Schneller kommt man beim Zählen voran, wenn man nur die geraden Zahlen 2, 4, 6, 8, 10, … zählt und die ungeraden Zahlen 1, 3, 5, 7, 9, … auslässt. Lange Zeit dürfte in der Geschichte der Menschheit diese Bündelung in Paaren vorgeherrscht haben. Andere Bündelungen kannte man wohl noch nicht. Die Sprache belegt diese Vermutung. Während wir für Zahlen, die durch zwei teilbar sind, den Namen „gerade Zahlen“ haben, kennen wir keine Bezeichnung für Zahlen, die durch drei teilbar sind. Und während eine Zahl, die bei der Division durch zwei den Rest eins lässt, mit dem Wort „ungerade“ bezeichnet wird, ist für eine Zahl, die bei der Division durch drei den Rest eins oder den Rest zwei besitzt, kein besonderer Name geläufig.
Während die Folge der geraden Zahlen auch von kleinen Kindern in Windeseile begriffen wird, tun sie sich beim Aufzählen der Folgen der durch drei teilbaren, der durch vier teilbaren und der durch noch größere Ziffern teilbaren Zahlen erheblich schwerer. Aber zum Einüben des „kleinen Einmaleins“ müssen sie die „Dreierfolge“ 3, 6, 9, 12, 15, …, die „Viererfolge“ 4, 8, 12, 16, 20, … und alle weiteren Folgen bis hin zur „Neunerfolge“ 9, 18, 27, 36, 45, … brav auswendig lernen. Erst bei der „Zehnerfolge“ 10, 20, 30, 40, 50, … fühlen sie sich erlöst, weil sie so einfach wie das Zählen selbst ist.
Zwar erreicht man mit Bündeln gleichen Umfangs, wenn man zum Beispiel in Dutzenden oder – heute fast schon unbekannt – in Schocks, also in 60er-Bündeln zählt, bei ähnlichem Aufwand größere Zahlen als beim Zählen der Einzeldinge. Aber zu Zahlen, die von gänzlich anderer Größenordnung sind, gelangt man dadurch nicht.
• • • • •
__Aufgabenstellung__
Schreibe aus dem Lesetext über das Zählen den Abschnitt von „Zwar erreicht man“ bis einschließlich „man dadurch nicht.“ ab und ersetze dabei „Dutzenden“ durch „Zwölferbündeln“. Die Liste steht in keinem Zusammenhang mit dem Lesetext über das Zählen.
• • • • •
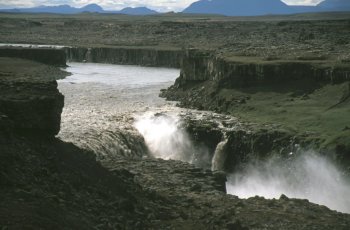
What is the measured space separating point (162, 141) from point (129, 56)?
165 feet

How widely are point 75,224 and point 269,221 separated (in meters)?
7.11

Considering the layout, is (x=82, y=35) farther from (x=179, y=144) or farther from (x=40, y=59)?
(x=179, y=144)

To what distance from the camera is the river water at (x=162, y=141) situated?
2836 cm

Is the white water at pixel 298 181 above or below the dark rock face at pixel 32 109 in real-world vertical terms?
below

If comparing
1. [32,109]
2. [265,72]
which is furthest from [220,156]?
[32,109]

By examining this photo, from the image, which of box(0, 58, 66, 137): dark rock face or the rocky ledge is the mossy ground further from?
box(0, 58, 66, 137): dark rock face

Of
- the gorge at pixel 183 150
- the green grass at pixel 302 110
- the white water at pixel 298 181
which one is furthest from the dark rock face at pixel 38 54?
the white water at pixel 298 181

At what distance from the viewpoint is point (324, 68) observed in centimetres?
4128

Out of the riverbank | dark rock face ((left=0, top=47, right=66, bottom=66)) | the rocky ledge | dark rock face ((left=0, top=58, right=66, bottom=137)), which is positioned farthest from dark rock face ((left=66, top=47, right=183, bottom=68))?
the riverbank

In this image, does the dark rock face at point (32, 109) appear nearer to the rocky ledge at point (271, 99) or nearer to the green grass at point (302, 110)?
the rocky ledge at point (271, 99)

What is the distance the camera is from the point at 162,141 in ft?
119

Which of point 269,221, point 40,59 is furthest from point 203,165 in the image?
point 40,59

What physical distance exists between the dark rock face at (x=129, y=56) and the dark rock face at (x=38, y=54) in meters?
12.6

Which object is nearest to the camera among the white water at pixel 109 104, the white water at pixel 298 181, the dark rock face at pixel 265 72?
• • • • •
__Antwort__
Zwar erreicht man mit Bündeln gleichen Umfangs, wenn man zum Beispiel in Zwölferbündeln oder – heute fast schon unbekannt – in Schocks, also in 60er-Bündeln zählt, bei ähnlichem Aufwand größere Zahlen als beim Zählen der Einzeldinge. Aber zu Zahlen, die von gänzlich anderer Größenordnung sind, gelangt man dadurch nicht.